Written tasks.
[1] According to the accounting excerpt, on what basis are realized gains and losses on sales of investments determined?
[2] Duplicate the accounting excerpt word for word from "Investments in U.S." up to and including "the underlying risks.".

Premiums are earned over a period that is consistent with the risks covered under the terms of the contract, which is generally one to two years. For contracts written on a policies attaching basis, the risk period is based on the terms of the underlying contracts and is generally assumed to be two years. The portion of the premium related to the unexpired portion of the risk period is reflected in unearned premiums. Where contract terms require the reinstatement of coverage after a ceding company’s loss, the mandatory reinstatement premiums are recorded as written and are recognized as premiums earned when the loss event occurs.
 
Reinsurance and insurance premiums ceded are expensed over the period the reinsurance coverage is provided. Unearned ceded premiums represent the portion of premiums ceded related to the unexpired portion of the risk period.
 
Acquisition costs are comprised of ceding commissions, brokerage, premium taxes, profit commissions and other expenses that relate directly to the writing of reinsurance contracts. Deferred acquisition costs are amortized over the underlying term of the related contracts and are limited to their estimated realizable value based on the related unearned premiums, anticipated loss and loss adjustment expenses and investment income.
 
Investments, Cash and Cash Equivalents
 
In accordance with the Financial Instruments Topic of the FASB ASC, the Company elects the fair value option for all fixed maturity and short term investments, equity investments (excluding investments accounted for under the equity method of accounting), investment funds, and catastrophe bonds. In accordance with the Fair Value Measurements and Disclosures Topic of the FASB ASC, any movement in unrealized gains and losses has been recorded within net realized and unrealized gains (losses) on investments within the consolidated statements of operations and comprehensive income (loss). Investments are recorded on a trade date basis and realized gains and losses on sales of investments are determined on a first-in, first-out basis. Net investment income includes interest income on fixed maturity investments, recorded when earned, dividend income on equity investments, recorded when declared, the amortization of premiums and discounts on investments, using the effective interest rate method and investment management related expenses.
 
In accordance with the Fair Value Measurements and Disclosures Topic of the FASB ASC, the Company’s U.S. government treasury securities and listed equity securities are classified as Level 1 fair value as determined by the quoted market price of these securities, as provided either by independent pricing services or exchange market prices.
 
Investments in U.S. government agency securities, corporate bonds, mortgage-backed securities, other foreign government bonds and asset-backed securities are classified as Level 2 fair value. The fair value of these securities is derived from broker quotes based on inputs that are observable for the asset, either directly or indirectly, such as yield curves and transactional history. Catastrophe bonds are classified as Level 2 fair value as determined by reference to broker indications. Those indications are based on current market conditions, including liquidity and transactional history, recent issue price of similar catastrophe bonds and seasonality of the underlying risks.
 
Investments in investment funds are classified as Level 3 in the fair value hierarchy. The fair value of the private equity funds is determined by the investment fund managers using the net asset value provided by the administrator or manager of the funds on a quarterly basis and adjusted based on analysis and discussions with the fund managers. The fair value of the mortgage-backed distressed debt investment funds is determined by the net asset valuation provided by the independent administrator of the fund. These valuations are then adjusted for cash flows since the most recent valuation, which is a methodology generally employed in the investment industry.

Entries supplied.
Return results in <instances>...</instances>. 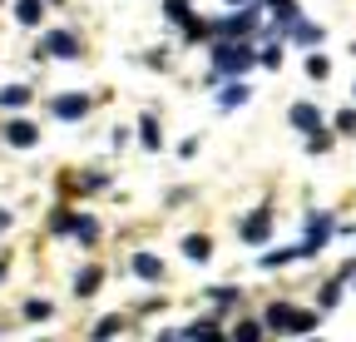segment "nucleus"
Wrapping results in <instances>:
<instances>
[{
	"label": "nucleus",
	"instance_id": "nucleus-1",
	"mask_svg": "<svg viewBox=\"0 0 356 342\" xmlns=\"http://www.w3.org/2000/svg\"><path fill=\"white\" fill-rule=\"evenodd\" d=\"M312 322H317V313H302V308H267V327H277V332H312Z\"/></svg>",
	"mask_w": 356,
	"mask_h": 342
},
{
	"label": "nucleus",
	"instance_id": "nucleus-2",
	"mask_svg": "<svg viewBox=\"0 0 356 342\" xmlns=\"http://www.w3.org/2000/svg\"><path fill=\"white\" fill-rule=\"evenodd\" d=\"M248 65H252V55H248L243 45H218V75H222V70H228V75H243Z\"/></svg>",
	"mask_w": 356,
	"mask_h": 342
},
{
	"label": "nucleus",
	"instance_id": "nucleus-3",
	"mask_svg": "<svg viewBox=\"0 0 356 342\" xmlns=\"http://www.w3.org/2000/svg\"><path fill=\"white\" fill-rule=\"evenodd\" d=\"M327 238H332V219H327V213H312V228H307V238H302V253H317Z\"/></svg>",
	"mask_w": 356,
	"mask_h": 342
},
{
	"label": "nucleus",
	"instance_id": "nucleus-4",
	"mask_svg": "<svg viewBox=\"0 0 356 342\" xmlns=\"http://www.w3.org/2000/svg\"><path fill=\"white\" fill-rule=\"evenodd\" d=\"M243 238H248V243H262V238H273V213H267V208H257L252 219L243 224Z\"/></svg>",
	"mask_w": 356,
	"mask_h": 342
},
{
	"label": "nucleus",
	"instance_id": "nucleus-5",
	"mask_svg": "<svg viewBox=\"0 0 356 342\" xmlns=\"http://www.w3.org/2000/svg\"><path fill=\"white\" fill-rule=\"evenodd\" d=\"M84 109H89L84 95H60V100H55V114H60V119H84Z\"/></svg>",
	"mask_w": 356,
	"mask_h": 342
},
{
	"label": "nucleus",
	"instance_id": "nucleus-6",
	"mask_svg": "<svg viewBox=\"0 0 356 342\" xmlns=\"http://www.w3.org/2000/svg\"><path fill=\"white\" fill-rule=\"evenodd\" d=\"M134 273L149 278V283H159V278H163V263H159V258H149V253H139V258H134Z\"/></svg>",
	"mask_w": 356,
	"mask_h": 342
},
{
	"label": "nucleus",
	"instance_id": "nucleus-7",
	"mask_svg": "<svg viewBox=\"0 0 356 342\" xmlns=\"http://www.w3.org/2000/svg\"><path fill=\"white\" fill-rule=\"evenodd\" d=\"M44 50H50V55H74V50H79V45H74V40H70V35H65V30H55V35H50V40H44Z\"/></svg>",
	"mask_w": 356,
	"mask_h": 342
},
{
	"label": "nucleus",
	"instance_id": "nucleus-8",
	"mask_svg": "<svg viewBox=\"0 0 356 342\" xmlns=\"http://www.w3.org/2000/svg\"><path fill=\"white\" fill-rule=\"evenodd\" d=\"M292 124H297V130H317V124H322V114L312 109V104H297V109H292Z\"/></svg>",
	"mask_w": 356,
	"mask_h": 342
},
{
	"label": "nucleus",
	"instance_id": "nucleus-9",
	"mask_svg": "<svg viewBox=\"0 0 356 342\" xmlns=\"http://www.w3.org/2000/svg\"><path fill=\"white\" fill-rule=\"evenodd\" d=\"M25 100H30L25 84H10V90H0V104H6V109H15V104H25Z\"/></svg>",
	"mask_w": 356,
	"mask_h": 342
},
{
	"label": "nucleus",
	"instance_id": "nucleus-10",
	"mask_svg": "<svg viewBox=\"0 0 356 342\" xmlns=\"http://www.w3.org/2000/svg\"><path fill=\"white\" fill-rule=\"evenodd\" d=\"M10 144H35V124H10Z\"/></svg>",
	"mask_w": 356,
	"mask_h": 342
},
{
	"label": "nucleus",
	"instance_id": "nucleus-11",
	"mask_svg": "<svg viewBox=\"0 0 356 342\" xmlns=\"http://www.w3.org/2000/svg\"><path fill=\"white\" fill-rule=\"evenodd\" d=\"M50 313H55V308H50V303H44V297H35V303H25V318H30V322H44V318H50Z\"/></svg>",
	"mask_w": 356,
	"mask_h": 342
},
{
	"label": "nucleus",
	"instance_id": "nucleus-12",
	"mask_svg": "<svg viewBox=\"0 0 356 342\" xmlns=\"http://www.w3.org/2000/svg\"><path fill=\"white\" fill-rule=\"evenodd\" d=\"M317 40H322V25H297V45H317Z\"/></svg>",
	"mask_w": 356,
	"mask_h": 342
},
{
	"label": "nucleus",
	"instance_id": "nucleus-13",
	"mask_svg": "<svg viewBox=\"0 0 356 342\" xmlns=\"http://www.w3.org/2000/svg\"><path fill=\"white\" fill-rule=\"evenodd\" d=\"M248 100V90H243V84H233V90H222V109H238Z\"/></svg>",
	"mask_w": 356,
	"mask_h": 342
},
{
	"label": "nucleus",
	"instance_id": "nucleus-14",
	"mask_svg": "<svg viewBox=\"0 0 356 342\" xmlns=\"http://www.w3.org/2000/svg\"><path fill=\"white\" fill-rule=\"evenodd\" d=\"M163 10H168V20H193V15H188V0H168Z\"/></svg>",
	"mask_w": 356,
	"mask_h": 342
},
{
	"label": "nucleus",
	"instance_id": "nucleus-15",
	"mask_svg": "<svg viewBox=\"0 0 356 342\" xmlns=\"http://www.w3.org/2000/svg\"><path fill=\"white\" fill-rule=\"evenodd\" d=\"M20 20H25V25L40 20V0H20Z\"/></svg>",
	"mask_w": 356,
	"mask_h": 342
},
{
	"label": "nucleus",
	"instance_id": "nucleus-16",
	"mask_svg": "<svg viewBox=\"0 0 356 342\" xmlns=\"http://www.w3.org/2000/svg\"><path fill=\"white\" fill-rule=\"evenodd\" d=\"M184 253H188V258H208V238H188Z\"/></svg>",
	"mask_w": 356,
	"mask_h": 342
},
{
	"label": "nucleus",
	"instance_id": "nucleus-17",
	"mask_svg": "<svg viewBox=\"0 0 356 342\" xmlns=\"http://www.w3.org/2000/svg\"><path fill=\"white\" fill-rule=\"evenodd\" d=\"M99 288V268H84V278H79V293H95Z\"/></svg>",
	"mask_w": 356,
	"mask_h": 342
},
{
	"label": "nucleus",
	"instance_id": "nucleus-18",
	"mask_svg": "<svg viewBox=\"0 0 356 342\" xmlns=\"http://www.w3.org/2000/svg\"><path fill=\"white\" fill-rule=\"evenodd\" d=\"M233 342H257V322H243V327H238V337H233Z\"/></svg>",
	"mask_w": 356,
	"mask_h": 342
},
{
	"label": "nucleus",
	"instance_id": "nucleus-19",
	"mask_svg": "<svg viewBox=\"0 0 356 342\" xmlns=\"http://www.w3.org/2000/svg\"><path fill=\"white\" fill-rule=\"evenodd\" d=\"M144 144H149V149L159 144V124H154V119H144Z\"/></svg>",
	"mask_w": 356,
	"mask_h": 342
},
{
	"label": "nucleus",
	"instance_id": "nucleus-20",
	"mask_svg": "<svg viewBox=\"0 0 356 342\" xmlns=\"http://www.w3.org/2000/svg\"><path fill=\"white\" fill-rule=\"evenodd\" d=\"M6 228H10V213H6V208H0V233H6Z\"/></svg>",
	"mask_w": 356,
	"mask_h": 342
},
{
	"label": "nucleus",
	"instance_id": "nucleus-21",
	"mask_svg": "<svg viewBox=\"0 0 356 342\" xmlns=\"http://www.w3.org/2000/svg\"><path fill=\"white\" fill-rule=\"evenodd\" d=\"M0 278H6V263H0Z\"/></svg>",
	"mask_w": 356,
	"mask_h": 342
}]
</instances>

Results for each task.
[1] They are determined on a first-in, first-out basis.

[2]
Investments in U.S. government agency securities, corporate bonds, mortgage-backed securities, other foreign government bonds and asset-backed securities are classified as Level 2 fair value. The fair value of these securities is derived from broker quotes based on inputs that are observable for the asset, either directly or indirectly, such as yield curves and transactional history. Catastrophe bonds are classified as Level 2 fair value as determined by reference to broker indications. Those indications are based on current market conditions, including liquidity and transactional history, recent issue price of similar catastrophe bonds and seasonality of the underlying risks.